DIRECTIONS FOR THIS TASK »
Repeat exactly the lines from the start of the material below up to and including the "category: unidentified deer" line.

GIVEN INFORMATION »
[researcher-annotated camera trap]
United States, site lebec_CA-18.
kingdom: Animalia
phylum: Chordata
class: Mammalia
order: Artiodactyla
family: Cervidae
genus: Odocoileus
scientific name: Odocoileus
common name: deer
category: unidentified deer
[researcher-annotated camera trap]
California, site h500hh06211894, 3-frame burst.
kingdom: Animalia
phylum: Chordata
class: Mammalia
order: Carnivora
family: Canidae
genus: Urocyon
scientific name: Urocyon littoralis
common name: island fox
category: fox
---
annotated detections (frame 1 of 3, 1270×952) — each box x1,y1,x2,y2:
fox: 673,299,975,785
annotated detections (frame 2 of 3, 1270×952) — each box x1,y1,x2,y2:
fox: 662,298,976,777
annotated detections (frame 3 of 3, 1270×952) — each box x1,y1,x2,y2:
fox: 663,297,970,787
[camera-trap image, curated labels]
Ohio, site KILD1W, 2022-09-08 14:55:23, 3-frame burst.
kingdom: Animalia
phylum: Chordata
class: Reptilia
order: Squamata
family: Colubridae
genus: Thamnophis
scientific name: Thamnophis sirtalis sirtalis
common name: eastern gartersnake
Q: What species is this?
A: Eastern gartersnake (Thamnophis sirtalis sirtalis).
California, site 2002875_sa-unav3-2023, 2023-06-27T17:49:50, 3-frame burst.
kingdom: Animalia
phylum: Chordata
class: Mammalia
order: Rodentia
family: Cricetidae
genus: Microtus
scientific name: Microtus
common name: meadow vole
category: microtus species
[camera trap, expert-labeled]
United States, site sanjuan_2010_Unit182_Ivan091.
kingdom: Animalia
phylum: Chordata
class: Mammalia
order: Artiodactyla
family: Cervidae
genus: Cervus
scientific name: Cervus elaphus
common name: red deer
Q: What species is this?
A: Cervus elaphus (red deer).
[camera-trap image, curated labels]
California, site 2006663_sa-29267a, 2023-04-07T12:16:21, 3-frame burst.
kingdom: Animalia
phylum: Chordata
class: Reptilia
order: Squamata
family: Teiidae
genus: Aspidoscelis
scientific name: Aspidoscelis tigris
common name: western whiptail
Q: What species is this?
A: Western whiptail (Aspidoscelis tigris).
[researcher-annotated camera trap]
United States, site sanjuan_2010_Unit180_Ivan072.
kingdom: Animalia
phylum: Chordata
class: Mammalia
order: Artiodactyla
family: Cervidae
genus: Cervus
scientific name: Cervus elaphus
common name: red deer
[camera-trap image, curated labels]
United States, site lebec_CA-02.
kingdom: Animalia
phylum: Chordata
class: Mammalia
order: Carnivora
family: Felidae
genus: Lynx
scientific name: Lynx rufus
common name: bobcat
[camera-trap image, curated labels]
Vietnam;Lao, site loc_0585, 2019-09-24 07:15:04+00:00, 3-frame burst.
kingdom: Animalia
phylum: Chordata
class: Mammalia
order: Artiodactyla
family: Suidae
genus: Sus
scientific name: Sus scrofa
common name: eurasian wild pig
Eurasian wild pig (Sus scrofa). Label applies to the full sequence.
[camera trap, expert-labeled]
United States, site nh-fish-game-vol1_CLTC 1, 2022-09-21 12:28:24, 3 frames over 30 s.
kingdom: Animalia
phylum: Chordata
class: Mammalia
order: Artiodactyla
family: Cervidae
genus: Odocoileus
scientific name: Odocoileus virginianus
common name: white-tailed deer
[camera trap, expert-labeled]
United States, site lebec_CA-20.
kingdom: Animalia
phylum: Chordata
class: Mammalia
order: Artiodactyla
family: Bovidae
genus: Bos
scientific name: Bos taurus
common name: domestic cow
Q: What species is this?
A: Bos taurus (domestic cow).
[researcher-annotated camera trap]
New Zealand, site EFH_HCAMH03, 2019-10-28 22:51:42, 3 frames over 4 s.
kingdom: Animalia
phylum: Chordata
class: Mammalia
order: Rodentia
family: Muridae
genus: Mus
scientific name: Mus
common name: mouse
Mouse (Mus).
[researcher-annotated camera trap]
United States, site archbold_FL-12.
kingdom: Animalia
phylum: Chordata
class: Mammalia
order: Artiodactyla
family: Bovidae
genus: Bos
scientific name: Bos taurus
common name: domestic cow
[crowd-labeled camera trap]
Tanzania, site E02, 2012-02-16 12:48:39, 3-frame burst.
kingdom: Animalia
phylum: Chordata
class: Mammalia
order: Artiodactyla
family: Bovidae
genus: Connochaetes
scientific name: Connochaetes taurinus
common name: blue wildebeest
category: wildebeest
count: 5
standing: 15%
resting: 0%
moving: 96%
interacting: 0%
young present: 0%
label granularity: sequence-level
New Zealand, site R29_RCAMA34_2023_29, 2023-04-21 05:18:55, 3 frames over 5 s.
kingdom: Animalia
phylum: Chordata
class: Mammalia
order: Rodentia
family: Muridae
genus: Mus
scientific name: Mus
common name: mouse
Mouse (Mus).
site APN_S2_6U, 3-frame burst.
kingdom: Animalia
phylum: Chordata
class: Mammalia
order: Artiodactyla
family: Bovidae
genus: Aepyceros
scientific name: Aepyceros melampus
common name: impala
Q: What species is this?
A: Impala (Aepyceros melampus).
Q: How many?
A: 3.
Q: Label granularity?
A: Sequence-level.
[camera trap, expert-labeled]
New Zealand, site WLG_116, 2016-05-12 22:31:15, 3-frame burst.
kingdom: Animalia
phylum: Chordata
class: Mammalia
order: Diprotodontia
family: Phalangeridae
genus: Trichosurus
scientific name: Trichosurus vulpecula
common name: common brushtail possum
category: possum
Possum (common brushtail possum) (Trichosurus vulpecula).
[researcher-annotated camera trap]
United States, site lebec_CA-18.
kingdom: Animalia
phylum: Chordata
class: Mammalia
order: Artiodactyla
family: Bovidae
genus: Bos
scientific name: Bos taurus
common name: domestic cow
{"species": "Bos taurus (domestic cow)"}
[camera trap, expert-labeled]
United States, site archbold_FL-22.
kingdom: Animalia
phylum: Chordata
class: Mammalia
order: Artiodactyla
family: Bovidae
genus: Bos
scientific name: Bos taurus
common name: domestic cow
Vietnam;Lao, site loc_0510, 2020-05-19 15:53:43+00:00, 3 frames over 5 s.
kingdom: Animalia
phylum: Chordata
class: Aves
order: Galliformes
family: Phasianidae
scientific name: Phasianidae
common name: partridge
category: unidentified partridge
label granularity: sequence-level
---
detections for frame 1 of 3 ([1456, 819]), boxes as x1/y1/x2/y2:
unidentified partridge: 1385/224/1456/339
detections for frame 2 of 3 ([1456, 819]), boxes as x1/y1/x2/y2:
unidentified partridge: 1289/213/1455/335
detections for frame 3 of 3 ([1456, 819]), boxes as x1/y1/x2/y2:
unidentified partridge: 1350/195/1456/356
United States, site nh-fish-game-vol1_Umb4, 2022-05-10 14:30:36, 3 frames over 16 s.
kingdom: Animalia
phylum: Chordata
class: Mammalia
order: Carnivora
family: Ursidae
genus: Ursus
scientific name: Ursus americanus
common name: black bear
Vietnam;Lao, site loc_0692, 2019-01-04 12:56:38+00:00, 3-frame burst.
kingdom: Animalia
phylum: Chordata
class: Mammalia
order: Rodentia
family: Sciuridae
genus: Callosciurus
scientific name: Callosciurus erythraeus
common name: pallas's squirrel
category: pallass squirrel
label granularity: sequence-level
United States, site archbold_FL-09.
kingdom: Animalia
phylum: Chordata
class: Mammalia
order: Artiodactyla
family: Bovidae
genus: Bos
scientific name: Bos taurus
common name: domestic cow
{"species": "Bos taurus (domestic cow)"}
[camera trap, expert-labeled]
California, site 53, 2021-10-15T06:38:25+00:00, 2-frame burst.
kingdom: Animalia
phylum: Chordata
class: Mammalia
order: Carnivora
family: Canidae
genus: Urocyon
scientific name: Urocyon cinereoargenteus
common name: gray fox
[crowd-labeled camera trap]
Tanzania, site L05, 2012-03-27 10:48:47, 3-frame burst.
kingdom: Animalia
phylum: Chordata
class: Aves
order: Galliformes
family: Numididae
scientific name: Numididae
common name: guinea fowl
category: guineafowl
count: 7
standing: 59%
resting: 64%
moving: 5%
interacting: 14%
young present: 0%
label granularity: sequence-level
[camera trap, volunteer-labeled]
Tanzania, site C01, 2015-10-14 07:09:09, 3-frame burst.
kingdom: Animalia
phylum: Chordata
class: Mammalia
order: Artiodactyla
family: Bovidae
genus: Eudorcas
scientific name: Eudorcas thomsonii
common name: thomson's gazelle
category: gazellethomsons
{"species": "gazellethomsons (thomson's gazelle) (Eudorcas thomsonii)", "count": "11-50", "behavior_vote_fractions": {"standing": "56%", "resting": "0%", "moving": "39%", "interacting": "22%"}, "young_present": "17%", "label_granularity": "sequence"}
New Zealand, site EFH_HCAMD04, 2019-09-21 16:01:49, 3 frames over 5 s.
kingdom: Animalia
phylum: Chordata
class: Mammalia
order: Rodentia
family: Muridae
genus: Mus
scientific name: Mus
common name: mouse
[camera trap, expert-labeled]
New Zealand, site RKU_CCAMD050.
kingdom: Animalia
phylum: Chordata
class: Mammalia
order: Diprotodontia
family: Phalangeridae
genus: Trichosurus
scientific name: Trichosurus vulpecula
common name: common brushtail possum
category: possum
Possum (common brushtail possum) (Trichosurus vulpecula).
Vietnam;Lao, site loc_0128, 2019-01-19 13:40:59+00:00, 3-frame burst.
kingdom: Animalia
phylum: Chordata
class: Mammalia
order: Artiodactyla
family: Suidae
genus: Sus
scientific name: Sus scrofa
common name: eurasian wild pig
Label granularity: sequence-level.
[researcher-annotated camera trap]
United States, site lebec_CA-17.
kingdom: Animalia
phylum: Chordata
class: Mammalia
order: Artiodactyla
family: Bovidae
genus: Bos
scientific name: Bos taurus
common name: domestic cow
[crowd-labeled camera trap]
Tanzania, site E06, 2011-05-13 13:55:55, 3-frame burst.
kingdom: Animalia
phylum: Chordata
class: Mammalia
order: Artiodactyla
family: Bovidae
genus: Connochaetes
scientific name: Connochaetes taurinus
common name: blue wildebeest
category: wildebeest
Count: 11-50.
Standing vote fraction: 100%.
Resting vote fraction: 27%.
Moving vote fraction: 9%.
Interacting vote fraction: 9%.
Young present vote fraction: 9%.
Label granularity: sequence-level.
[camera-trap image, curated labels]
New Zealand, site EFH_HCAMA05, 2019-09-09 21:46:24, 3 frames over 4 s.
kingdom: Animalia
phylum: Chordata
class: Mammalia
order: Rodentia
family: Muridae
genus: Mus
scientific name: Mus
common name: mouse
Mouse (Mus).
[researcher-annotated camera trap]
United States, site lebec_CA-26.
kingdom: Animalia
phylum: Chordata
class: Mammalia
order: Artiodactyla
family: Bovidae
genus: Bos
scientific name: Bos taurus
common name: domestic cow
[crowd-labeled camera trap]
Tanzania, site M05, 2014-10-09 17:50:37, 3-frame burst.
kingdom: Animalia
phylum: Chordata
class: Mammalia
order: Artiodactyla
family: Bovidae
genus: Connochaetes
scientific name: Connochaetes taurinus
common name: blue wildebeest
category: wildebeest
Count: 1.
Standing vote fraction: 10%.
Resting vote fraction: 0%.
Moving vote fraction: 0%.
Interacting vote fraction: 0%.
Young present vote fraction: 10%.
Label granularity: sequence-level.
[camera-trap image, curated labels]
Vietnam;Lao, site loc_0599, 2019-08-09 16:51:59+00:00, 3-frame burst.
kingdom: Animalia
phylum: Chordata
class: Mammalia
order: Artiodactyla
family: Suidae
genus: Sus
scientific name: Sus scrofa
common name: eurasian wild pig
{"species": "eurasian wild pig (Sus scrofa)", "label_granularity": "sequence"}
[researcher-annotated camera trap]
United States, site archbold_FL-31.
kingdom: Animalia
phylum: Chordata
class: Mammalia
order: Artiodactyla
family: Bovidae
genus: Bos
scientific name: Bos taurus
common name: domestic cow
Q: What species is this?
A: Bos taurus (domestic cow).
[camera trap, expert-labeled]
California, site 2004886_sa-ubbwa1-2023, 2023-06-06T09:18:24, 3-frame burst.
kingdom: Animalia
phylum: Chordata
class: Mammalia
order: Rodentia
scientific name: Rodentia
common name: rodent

COMPLETED EXERCISE »
[researcher-annotated camera trap]
United States, site lebec_CA-18.
kingdom: Animalia
phylum: Chordata
class: Mammalia
order: Artiodactyla
family: Cervidae
genus: Odocoileus
scientific name: Odocoileus
common name: deer
category: unidentified deer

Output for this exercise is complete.